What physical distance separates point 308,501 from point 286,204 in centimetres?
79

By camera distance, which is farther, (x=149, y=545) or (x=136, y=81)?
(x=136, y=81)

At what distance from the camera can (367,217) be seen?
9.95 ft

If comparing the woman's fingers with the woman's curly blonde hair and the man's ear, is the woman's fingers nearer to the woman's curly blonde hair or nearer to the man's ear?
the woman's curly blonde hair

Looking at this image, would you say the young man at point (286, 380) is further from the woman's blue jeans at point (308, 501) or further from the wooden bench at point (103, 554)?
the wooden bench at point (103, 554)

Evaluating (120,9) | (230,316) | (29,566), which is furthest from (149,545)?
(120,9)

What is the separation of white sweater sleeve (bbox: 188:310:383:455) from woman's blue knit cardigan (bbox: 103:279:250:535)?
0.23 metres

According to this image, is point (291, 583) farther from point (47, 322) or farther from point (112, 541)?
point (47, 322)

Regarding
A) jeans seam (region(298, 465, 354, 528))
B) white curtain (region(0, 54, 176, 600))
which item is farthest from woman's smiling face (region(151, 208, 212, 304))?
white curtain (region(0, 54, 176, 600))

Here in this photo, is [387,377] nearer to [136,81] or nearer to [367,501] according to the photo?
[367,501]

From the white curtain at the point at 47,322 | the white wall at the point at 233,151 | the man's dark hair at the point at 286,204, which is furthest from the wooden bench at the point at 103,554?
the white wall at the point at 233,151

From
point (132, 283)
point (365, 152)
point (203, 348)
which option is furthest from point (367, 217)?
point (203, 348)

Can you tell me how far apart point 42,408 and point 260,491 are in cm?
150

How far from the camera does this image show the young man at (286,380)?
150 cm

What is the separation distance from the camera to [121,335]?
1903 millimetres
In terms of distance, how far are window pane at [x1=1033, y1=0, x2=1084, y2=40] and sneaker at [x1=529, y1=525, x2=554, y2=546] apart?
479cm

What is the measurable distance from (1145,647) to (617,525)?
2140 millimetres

EXERCISE: Switch "window pane" to "glass pane" in the rows above and leave everything else unchanged.

ANSWER FOR THE TASK:
What physical distance separates point 308,501 from point 286,204 in centimetres?
79

By camera distance, which is farther, (x=149, y=545) or (x=136, y=81)?
(x=136, y=81)

At what distance from the camera can (367,217) be seen?
9.95 ft

If comparing the woman's fingers with the woman's curly blonde hair and the man's ear, is the woman's fingers nearer to the woman's curly blonde hair or nearer to the man's ear?
the woman's curly blonde hair

Looking at this image, would you say the young man at point (286, 380) is further from the woman's blue jeans at point (308, 501) or further from the wooden bench at point (103, 554)?
the wooden bench at point (103, 554)

Evaluating (120,9) | (230,316) | (29,566), which is furthest from (149,545)?
(120,9)

What is the separation of white sweater sleeve (bbox: 188:310:383:455) from woman's blue knit cardigan (bbox: 103:279:250:535)?
0.23 metres

According to this image, is point (291, 583) farther from point (47, 322) or farther from point (112, 541)?
point (47, 322)

Regarding
A) jeans seam (region(298, 465, 354, 528))
B) white curtain (region(0, 54, 176, 600))
which item is farthest from woman's smiling face (region(151, 208, 212, 304))?
white curtain (region(0, 54, 176, 600))

Here in this photo, is [387,377] nearer to [136,81] or nearer to [367,501] according to the photo?
[367,501]

From the white curtain at the point at 47,322 | the white wall at the point at 233,151 | the man's dark hair at the point at 286,204, which is furthest from the wooden bench at the point at 103,554?
the white wall at the point at 233,151

From
point (132, 283)
point (365, 152)
point (203, 348)
which option is furthest from point (367, 217)?
point (203, 348)

Can you tell me how far apart point 42,408 and point 260,491 are in cm?
150

How far from the camera does this image show the young man at (286,380)?
150 cm

What is the separation distance from the camera to [121,335]?
1903 millimetres
In terms of distance, how far are glass pane at [x1=1033, y1=0, x2=1084, y2=40] and sneaker at [x1=529, y1=525, x2=554, y2=546] apart?
479cm

What is the measurable distance from (1145,647) to (617,525)?
2140 millimetres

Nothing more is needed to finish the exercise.